APPLY WHAT YOU READ >>
**A)** List each numbered step given in the Transition Town Tenterden blog post, with its heading.
**B)** Answer these questions from the Transition Town Tenterden blog post:
(i) What date is on the post?
(ii) Which two herbs does it suggest for a small plant pot?
(iii) What plant does it suggest for a patio planter?
**C)** Return the part of the Transition Town Tenterden blog post from "Step 1: Get" to "way to participate.", copied word for word.

PASSAGE TO READ >>
========
Sunday, May 29, 2011

So What Can I Do?

There are many ways in which you can join in the activities of Transition Town Tenterden.

Step 1: Get More Info

Read our blog at There are lots of links to other pages and Transition Initiatives there, and who knows, some of the ideas on those pages might just inspire you to do something similar in this town!

Step 2: Support The Local Economy - Shop Local

Take advantage of Tenterden's local shops and local farms and food producers who supply nearby shops and also sell from their own locations. 

Step 3: Grow Your Own Food

Even if you only have room for a small plant pot with basil or thyme in it, or a patio planter with a strawberry plant, that's a start. The group encourages you to start growing fresh fruit and veg at home. It's a deeply satisfying (and tasty) way to participate.
========
RECORD EXCERPTS >>
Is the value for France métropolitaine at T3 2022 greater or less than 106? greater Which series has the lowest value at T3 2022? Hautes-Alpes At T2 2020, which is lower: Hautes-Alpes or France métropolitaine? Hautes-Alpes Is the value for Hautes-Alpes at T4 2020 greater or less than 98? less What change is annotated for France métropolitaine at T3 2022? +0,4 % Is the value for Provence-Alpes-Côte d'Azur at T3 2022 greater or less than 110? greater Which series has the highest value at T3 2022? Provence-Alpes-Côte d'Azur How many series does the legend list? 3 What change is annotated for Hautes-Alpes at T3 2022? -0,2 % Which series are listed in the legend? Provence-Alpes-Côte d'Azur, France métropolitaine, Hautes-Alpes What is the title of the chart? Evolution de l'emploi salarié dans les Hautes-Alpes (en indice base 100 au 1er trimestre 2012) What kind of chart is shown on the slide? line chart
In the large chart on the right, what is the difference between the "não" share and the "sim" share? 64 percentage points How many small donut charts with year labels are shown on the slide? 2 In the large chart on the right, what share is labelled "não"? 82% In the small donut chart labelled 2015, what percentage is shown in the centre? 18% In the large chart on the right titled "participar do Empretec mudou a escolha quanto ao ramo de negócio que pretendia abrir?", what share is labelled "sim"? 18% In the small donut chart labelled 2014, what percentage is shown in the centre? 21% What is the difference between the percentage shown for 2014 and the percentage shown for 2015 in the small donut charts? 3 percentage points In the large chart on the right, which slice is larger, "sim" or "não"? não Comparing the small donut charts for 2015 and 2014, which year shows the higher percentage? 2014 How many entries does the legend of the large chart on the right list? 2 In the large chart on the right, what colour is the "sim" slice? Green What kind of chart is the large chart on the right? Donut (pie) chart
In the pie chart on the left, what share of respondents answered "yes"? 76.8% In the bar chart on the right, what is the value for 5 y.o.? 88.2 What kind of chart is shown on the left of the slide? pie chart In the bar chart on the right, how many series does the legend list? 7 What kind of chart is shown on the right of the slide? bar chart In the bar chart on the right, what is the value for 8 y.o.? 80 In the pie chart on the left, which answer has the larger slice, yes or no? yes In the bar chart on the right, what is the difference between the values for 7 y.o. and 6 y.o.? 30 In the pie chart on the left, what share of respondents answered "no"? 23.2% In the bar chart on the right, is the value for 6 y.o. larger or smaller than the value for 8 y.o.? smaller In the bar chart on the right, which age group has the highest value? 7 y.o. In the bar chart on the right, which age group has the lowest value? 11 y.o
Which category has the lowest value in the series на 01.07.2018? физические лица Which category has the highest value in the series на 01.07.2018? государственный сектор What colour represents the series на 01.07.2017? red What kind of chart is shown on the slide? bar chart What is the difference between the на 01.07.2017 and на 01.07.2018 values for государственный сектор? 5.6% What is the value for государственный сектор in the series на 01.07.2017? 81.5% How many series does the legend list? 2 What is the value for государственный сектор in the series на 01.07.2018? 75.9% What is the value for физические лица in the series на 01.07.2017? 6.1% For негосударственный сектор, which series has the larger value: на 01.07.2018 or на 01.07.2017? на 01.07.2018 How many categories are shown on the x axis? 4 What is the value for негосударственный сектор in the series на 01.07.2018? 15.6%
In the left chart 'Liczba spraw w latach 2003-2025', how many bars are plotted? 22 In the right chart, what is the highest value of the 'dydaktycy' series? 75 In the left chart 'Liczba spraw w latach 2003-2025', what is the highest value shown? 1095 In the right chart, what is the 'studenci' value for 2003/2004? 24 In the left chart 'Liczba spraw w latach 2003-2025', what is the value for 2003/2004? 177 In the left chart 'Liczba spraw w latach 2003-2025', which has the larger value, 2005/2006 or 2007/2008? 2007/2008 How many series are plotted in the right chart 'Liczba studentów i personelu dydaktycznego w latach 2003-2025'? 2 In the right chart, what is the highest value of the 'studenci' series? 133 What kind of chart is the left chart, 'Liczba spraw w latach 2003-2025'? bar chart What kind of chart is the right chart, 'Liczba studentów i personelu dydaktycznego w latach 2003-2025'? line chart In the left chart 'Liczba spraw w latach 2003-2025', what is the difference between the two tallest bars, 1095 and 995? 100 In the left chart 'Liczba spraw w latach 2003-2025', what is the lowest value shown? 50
========
ANSWERS GIVEN >>
**A)**
Step 1: Get More Info
Step 2: Support The Local Economy - Shop Local
Step 3: Grow Your Own Food

**B)**
(i) Sunday, May 29, 2011
(ii) Basil or thyme
(iii) A strawberry plant

**C)**
Step 1: Get More Info

Read our blog at There are lots of links to other pages and Transition Initiatives there, and who knows, some of the ideas on those pages might just inspire you to do something similar in this town!

Step 2: Support The Local Economy - Shop Local

Take advantage of Tenterden's local shops and local farms and food producers who supply nearby shops and also sell from their own locations. 

Step 3: Grow Your Own Food

Even if you only have room for a small plant pot with basil or thyme in it, or a patio planter with a strawberry plant, that's a start. The group encourages you to start growing fresh fruit and veg at home. It's a deeply satisfying (and tasty) way to participate.